The phrase “in god we trust” was added to US currency in 1956, almost two centuries after the US Constitution was ratified. It’s a relatively recent development. The Pledge of Allegiance to the flag of the United States was not written until 1892 by a man named Francis Bellamy, then accepted by congress officially around the time America entered World War Two. The pledge has also undergone some cosmetic changes over the years. The phrase “under god” was added to it in 1954. The 1950s were a time of communist fear in our democratic republic. These decisions to infuse The Church into aspects of The State were no doubt to further distinctively separate ourselves from our perceived enemy. McCarthyism was a time of fear and hate, when many people believed many things about each other, but had little or no proof to back them up. They just put each other’s names on lists, and pretended that was enough.
My point is, the idea of the US being solely a monotheistic institution, where the State acknowledges a singular deity to which it answers, is a relatively recent phenomenon, and not one that was instilled in our country’s framework at the time of the Founding Fathers. In fact, doing so is UNCONSTITUTIONAL. Yet it was done.
Believers insist our legal system is based on the Mosaic Ten Commandments of Judeo-Christian lore. However, only two of those ten commands are actually illegal: theft and murder. None of the other commandments are considered evil. In fact, some are encouraged. Coveting actually helps fuel the economy. Kids have rebelled against their parents for going on fifteen generations now, since the inception of the thirteen colonies. So the judicial branch of the American government has rejected the Ten Commandments, even though a vast majority of those who have presided over the Supreme Court fancy themselves Believers.
“Bring us your tired, your poor, your huddled masses yearning to be free..” but only if they believe in the Abrahamic God. That last part is not at the bottom of the Statue of Liberty.
I could go on and on. The evidence is there, even though it’s largely ignored by anyone who believes in something. It is one thing to wish your personal beliefs trumped all other citizens of the United States, but if you actively commit actions to make your personal beliefs more acceptable than anyone else’s, then you are to put it bluntly, a traitor to Lady Liberty, the United States of America, the Constitution, and everything she stands for.
A real omnipotent, omniscient, benevolent god would have one interpretation. There would be no argument cuz there’d be only one certainty. The fact there is a different One True God for each Believer is in and of itself proof that none exists. Since no single Believer can prove their god exists, politicians find themselves in a quandary over which god to make state-approved. You’re bound to piss off somebody, so our Founding Fathers decided to leave that out of the government entirely.
If you can’t prove your god but insist upon injecting him into politics anyway, I can see only one reason to demand that: Control. Power. Manipulation. A boot on another man’s face. There is a separation of Church and State for a reason, and when George W Bush encouraged “faith-based initiatives” and gave them money, but would not support similar non-faith-based charity organizations? guess what. Act of treason. It goes against the blueprint we used to build this country. Don’t worry though. He wasn’t gonna get impeached over that. You have to let an intern go down on you to get impeached nowadays. Besides, he’s in good company. When you use your religious beliefs to help you decide who to vote for, you are committing an act of treason against your own country. So we have a lot of traitors, who could even go so far as band together and rewrite the Constitution to support their god. I’m surprised the Teabaggers haven’t already done this.
So if you use your beliefs to decide how to vote, you’re a traitor to your own country. Thank you for contributing to the downfall of western civilization, and bringing about a return to feudal times when non belief in the socially accepted religious institutions meant pain and torture and sometimes death. They called it The Dark Ages for a sound reason too: cuz oftentimes back then, The Church WAS The State.
Church as an institution is not the underdog and it hasn’t been for some time. A separation of Church and State is necessary cuz you can’t enforce belief systems on people and you can’t police people’s thoughts and dreams. Okay. You CAN technically, but it never ends well. Each individual has to willingly reject false unproved beliefs on their own, and some people just never will. Religion is not being persecuted today. It’s what’s been pushing all of us down. The “undergod” has made underdogs of us all.

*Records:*
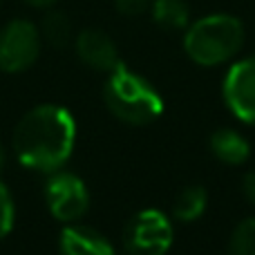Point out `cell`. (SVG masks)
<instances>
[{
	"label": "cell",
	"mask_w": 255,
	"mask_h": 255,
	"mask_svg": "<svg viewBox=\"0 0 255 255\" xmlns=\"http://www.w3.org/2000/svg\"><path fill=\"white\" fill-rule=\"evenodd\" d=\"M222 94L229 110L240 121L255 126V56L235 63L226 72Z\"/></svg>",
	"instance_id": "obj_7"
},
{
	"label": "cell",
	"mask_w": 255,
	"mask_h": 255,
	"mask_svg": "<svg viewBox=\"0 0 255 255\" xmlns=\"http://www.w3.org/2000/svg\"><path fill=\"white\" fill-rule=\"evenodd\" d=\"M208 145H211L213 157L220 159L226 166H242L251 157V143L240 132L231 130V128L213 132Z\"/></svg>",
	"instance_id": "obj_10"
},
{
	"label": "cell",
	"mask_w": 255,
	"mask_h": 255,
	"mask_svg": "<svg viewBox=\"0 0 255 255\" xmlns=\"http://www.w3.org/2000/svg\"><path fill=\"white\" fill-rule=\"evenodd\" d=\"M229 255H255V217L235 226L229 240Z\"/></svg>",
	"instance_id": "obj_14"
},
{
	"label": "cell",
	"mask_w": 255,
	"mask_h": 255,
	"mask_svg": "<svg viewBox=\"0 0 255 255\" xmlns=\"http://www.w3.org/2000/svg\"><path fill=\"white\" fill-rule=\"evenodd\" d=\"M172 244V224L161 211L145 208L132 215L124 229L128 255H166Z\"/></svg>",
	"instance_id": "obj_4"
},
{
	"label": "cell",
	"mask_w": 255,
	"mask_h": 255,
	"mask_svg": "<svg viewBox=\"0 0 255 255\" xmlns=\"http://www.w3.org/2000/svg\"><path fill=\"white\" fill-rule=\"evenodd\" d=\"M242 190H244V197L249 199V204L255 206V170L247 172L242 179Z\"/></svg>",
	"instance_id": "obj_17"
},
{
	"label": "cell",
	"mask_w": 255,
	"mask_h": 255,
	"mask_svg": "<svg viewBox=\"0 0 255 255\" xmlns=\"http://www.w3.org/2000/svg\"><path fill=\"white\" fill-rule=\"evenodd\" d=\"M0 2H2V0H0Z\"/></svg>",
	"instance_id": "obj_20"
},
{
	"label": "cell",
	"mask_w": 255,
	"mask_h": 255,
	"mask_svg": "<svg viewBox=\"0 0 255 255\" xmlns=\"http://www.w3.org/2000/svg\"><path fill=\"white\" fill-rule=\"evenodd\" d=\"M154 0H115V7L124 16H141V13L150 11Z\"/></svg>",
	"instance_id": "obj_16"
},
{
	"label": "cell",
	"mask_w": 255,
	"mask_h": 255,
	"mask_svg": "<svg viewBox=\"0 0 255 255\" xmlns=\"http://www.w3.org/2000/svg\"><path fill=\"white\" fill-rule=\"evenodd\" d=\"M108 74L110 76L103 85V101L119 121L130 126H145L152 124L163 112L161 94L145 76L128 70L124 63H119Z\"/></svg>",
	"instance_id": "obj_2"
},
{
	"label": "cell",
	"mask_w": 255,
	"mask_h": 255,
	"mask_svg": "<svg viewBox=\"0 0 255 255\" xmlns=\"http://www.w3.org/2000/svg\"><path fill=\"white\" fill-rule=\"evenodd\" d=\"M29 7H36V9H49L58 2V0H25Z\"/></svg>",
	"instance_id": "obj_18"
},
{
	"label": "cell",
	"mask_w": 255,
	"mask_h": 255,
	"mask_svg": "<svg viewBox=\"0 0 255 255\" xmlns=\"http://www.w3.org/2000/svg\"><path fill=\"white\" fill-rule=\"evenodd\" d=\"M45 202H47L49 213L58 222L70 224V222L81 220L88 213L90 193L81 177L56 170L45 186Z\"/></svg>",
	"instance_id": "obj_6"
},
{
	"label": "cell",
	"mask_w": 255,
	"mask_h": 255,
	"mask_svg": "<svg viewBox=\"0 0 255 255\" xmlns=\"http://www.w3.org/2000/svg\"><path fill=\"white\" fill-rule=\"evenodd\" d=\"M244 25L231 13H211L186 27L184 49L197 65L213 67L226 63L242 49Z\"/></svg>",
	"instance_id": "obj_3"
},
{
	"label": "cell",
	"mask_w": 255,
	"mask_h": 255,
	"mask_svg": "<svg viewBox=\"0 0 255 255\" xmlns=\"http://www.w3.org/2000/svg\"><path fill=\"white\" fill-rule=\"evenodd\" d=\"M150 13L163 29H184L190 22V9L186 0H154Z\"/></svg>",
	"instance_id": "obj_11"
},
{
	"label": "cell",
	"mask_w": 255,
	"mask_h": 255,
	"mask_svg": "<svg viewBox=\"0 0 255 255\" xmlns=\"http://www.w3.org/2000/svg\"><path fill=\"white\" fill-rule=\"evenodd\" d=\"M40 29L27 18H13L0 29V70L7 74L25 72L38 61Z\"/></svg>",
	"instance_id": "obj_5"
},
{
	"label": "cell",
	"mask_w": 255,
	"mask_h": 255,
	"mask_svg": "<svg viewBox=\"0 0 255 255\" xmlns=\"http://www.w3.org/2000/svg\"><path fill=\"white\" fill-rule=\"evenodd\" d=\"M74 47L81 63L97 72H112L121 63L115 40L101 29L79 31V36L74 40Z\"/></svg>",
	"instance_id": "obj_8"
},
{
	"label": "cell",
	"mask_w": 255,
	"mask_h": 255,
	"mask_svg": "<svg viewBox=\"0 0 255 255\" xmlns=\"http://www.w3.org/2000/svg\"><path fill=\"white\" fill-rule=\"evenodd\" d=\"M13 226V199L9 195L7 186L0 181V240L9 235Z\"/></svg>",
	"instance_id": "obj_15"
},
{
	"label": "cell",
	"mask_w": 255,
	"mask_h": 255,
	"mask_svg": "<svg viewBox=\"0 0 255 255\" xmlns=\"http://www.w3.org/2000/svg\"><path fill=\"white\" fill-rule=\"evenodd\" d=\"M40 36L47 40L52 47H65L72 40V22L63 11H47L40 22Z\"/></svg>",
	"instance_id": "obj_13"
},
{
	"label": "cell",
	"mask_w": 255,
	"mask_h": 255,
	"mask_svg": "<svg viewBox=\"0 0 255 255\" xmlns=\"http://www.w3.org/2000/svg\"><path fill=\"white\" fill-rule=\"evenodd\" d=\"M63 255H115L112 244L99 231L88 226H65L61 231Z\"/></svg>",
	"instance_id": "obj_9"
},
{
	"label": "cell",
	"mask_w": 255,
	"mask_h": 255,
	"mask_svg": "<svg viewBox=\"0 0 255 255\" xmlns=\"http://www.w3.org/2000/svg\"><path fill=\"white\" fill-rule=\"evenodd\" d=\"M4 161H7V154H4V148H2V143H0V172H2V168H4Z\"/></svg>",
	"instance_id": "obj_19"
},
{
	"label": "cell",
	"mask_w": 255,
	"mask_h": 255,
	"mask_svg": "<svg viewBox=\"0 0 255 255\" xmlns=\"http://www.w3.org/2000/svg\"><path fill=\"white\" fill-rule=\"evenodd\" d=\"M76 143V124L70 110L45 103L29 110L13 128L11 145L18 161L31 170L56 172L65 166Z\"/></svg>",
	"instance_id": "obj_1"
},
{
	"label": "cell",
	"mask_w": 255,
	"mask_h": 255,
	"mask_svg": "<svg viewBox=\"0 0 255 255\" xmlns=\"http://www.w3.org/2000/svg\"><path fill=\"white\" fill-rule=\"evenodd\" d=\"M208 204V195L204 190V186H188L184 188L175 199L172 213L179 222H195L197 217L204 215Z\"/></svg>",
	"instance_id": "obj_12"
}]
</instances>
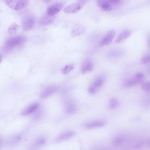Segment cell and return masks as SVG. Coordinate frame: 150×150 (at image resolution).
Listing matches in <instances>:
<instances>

*Written exercise:* Copy word for word the part of the church-and-state essay that opens with the words "Believers insist our" and closes with "fancy themselves Believers.".

*Complete answer:*
Believers insist our legal system is based on the Mosaic Ten Commandments of Judeo-Christian lore. However, only two of those ten commands are actually illegal: theft and murder. None of the other commandments are considered evil. In fact, some are encouraged. Coveting actually helps fuel the economy. Kids have rebelled against their parents for going on fifteen generations now, since the inception of the thirteen colonies. So the judicial branch of the American government has rejected the Ten Commandments, even though a vast majority of those who have presided over the Supreme Court fancy themselves Believers.